NASW Health Care Reform Roundup – August 5, 2009

Legislation

The Energy and Commerce Committee reached a deal on America’s Affordable Health Choice Act of 2009, H.R. 3200. The Ways and Means Committee and Education and Labor Committee had already reported the bill out of committee. On the Senate side, the Senate Finance Committee has six members meeting to reconcile differences.

Legislative Climate

With the House in recess and the Senate headed out on Aug. 7, the nature of the health care reform discussion has shifted.  Rather than worrying about legislative minutiae that can’t be resolved until September, both parties are now focused on how to explain the issue once they’re back home in their respective districts and states.  On one hand, both Democrats and Republicans need a narrative that is simple enough to understand, but not so simple that it insults voters’ intelligence and oversimplifies a complex issue.

President Obama has travel plans throughout the West to sell his understanding of recent developments.  Meanwhile, Democrats of every stripe (progressive, conservative Blue Dogs, and others) will be sharing their experiences with voters, while Republicans face the challenge of explaining to voters why Democrat-driven reform constitutes a needless and expensive government takeover.

Meetings Attended

NASW has attended several meetings on health care reform over the past week, including:

  • Alliance for Health Reform briefing on Financing Health Care Reform.
  • Families USA field organizing meetings.
  • Meeting with representatives of non-medical professions concerned with coverage requirements in health care reform.

· Conference call with Health and Human Services (HHS) Secretary Kathleen Sibelius and Mary Wakefield, Administrator of the Health Resources and Services Administration (HRSA) regarding new funding for health care professions training.  See http://www.hhs.gov/news/press/2009pres/07/20090728c.html for the press release.

Conference call with Tina Tchen, White House Office of Public Engagement and with Christina Romer, Chair, Council of Economic Advisors (CEA) regarding  small business and health care reform.  See http://www.whitehouse.gov/blog/Weekly-Address-Health-Insurance-Reform-Small-Business-and-Your-Questions/ for a video by the President, as well as links to the findings in the report.

  • Meeting with Dr. Mary Wakefield, Administrator, Health Resources and Services Administration (HRSA) and additional HRSA staff on areas of mutual interest regarding the health care professions.  Dr. Wakefield expressed support for the importance of social workers in health care.

Letters

  • NASW sent a letter of support for H.R. 3200 to Speaker Pelosi, Chairmen Waxman, Miller and Rangel.

Resources

Families USA has an August Recess Tool Kit available on their Web site for outreach efforts to members of Congress during the August recess. It’s a one-stop shop of tools and resources to help you galvanize your communities around the message that health reform cannot wait.

For ongoing information, please visit our health care page.

Keep up with the latest from NASW on Facebook, Twitter, and the NASW Advocacy Blog.  We want your feedback:  post to the Wall and leave your comments on the blog.

The White House has posted eight benefits of Health Insurance Reform and asked people to comment on them.  You can go to the Slide Share Web page and comment on them.

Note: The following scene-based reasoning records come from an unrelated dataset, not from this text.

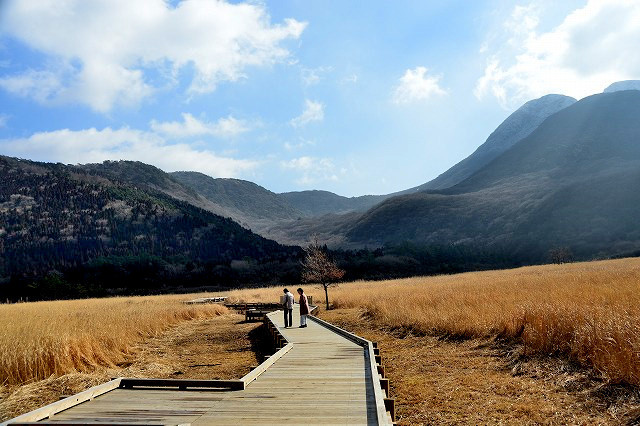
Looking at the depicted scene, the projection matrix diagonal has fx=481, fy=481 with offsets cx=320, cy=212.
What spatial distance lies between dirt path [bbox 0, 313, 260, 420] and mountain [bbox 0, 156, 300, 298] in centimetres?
5266

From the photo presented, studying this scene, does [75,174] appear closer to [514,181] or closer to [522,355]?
[514,181]

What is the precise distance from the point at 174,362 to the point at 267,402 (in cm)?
856

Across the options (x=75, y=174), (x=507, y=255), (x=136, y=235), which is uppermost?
(x=75, y=174)

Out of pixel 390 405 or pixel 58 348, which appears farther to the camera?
pixel 58 348

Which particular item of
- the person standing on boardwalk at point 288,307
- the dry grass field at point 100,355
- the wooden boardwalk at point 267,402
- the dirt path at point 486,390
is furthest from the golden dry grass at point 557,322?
the dry grass field at point 100,355

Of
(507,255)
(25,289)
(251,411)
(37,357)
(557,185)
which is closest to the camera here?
(251,411)

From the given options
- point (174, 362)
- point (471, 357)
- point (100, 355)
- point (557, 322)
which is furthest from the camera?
point (174, 362)

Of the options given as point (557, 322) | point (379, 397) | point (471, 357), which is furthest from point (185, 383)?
point (557, 322)

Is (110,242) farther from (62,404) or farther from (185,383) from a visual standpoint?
(62,404)

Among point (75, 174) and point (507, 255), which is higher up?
point (75, 174)

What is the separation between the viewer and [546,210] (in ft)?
403

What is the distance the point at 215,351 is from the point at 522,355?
1046 centimetres

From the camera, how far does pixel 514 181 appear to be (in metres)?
180

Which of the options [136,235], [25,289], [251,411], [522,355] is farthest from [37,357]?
[136,235]
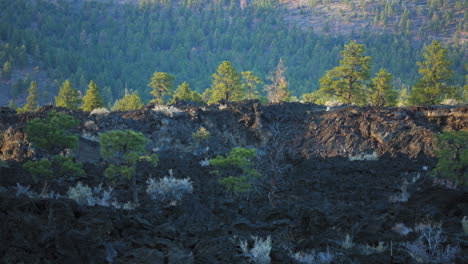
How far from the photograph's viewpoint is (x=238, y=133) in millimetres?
24422

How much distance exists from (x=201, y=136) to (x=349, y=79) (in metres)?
19.3

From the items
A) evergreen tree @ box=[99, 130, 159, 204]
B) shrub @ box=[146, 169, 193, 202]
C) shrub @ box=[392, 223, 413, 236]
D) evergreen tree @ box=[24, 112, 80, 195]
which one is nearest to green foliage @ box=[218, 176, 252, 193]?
shrub @ box=[146, 169, 193, 202]

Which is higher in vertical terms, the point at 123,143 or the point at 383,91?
the point at 123,143

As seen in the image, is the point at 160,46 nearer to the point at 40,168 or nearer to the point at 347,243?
the point at 40,168

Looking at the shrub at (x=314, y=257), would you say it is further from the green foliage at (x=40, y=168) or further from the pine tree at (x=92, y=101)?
the pine tree at (x=92, y=101)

The White House Council of Economic Advisors released a report about the Economic Effects of Health Care Reform on Small Businesses and their Employees.

One comment

  1. Social Workers should be concerned regarding the absence of Tort Reform in any of the Congressional bills. One step in cutting health care costs is to remove the need for “defensive medicine”–tons of needless tests ordered to avoid a malpractice suit. How many of us practice defensively as well?

    Additionally, Social Workers need to advocate toward health care models focused on “Medical Homes” and how we are well-qualified as care managers in this model. Right now the system is too fragmented–both publicly and privately-funded.

    Any single-payer system (public or private) is going to kill competition in the health care arena. That brings the bar for patient care DOWN, not up.